Bringing Vision to Life, Together

Our team integrates vision with next-generation science and technology
to enable new options for tough-to-treat cancers.

Vivacitas Oncology is a private clinical stage biopharmaceutical company focused on tough-to-treat cancers resistant to current treatment modalities.

Next-generation technology

Vivacitas’ lead candidate ( AR-67) is a novel lipophilic compound targeting improved efficacy and tolerability.

Proprietary synthesis

Vivacitas maintains intellectual property defining systems and methods for camptothecin analog synthesis.

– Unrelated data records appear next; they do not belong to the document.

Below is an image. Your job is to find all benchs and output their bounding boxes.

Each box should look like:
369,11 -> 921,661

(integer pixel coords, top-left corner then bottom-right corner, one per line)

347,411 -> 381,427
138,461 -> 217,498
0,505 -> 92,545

Patient-focused innovation

The team shares a common belief that our primary focus and responsibilities are to patients with cancer and their families.

Forging a new way forward

Vivacitas is supported by a highly respected team of medical advisors and researchers as we assess, develop, and transform select therapies to unlock their treatment potential.

Our Science

Vivacitas lead compound, AR-67, is a synthetic, highly lipophilic derivative of the natural alkaloid camptothecin, with potential antineoplastic and radiosensitizing activities (Bom et al, 2000; Chen et al, 2005). AR-67 has improved physicochemical properties compared to other camptothecin-derived therapies.

Clinical data from Phase I and II trials in multiple tumor types demonstrate AR-67’s treatment potential. Phase II data in recurrent glioblastoma (brain cancer) showed potential of progression free survival of 6-29 months and less severe side effects (e.g. Grade 4 diarrhea).

AR-67 received Orphan Drug Designation from the FDA for Glioblastoma.

Our Expertise

Our scientists, clinicians, industry executives, and medical advisors came together with a shared mission: to improve the lives of cancer patients by gaining power over the disease.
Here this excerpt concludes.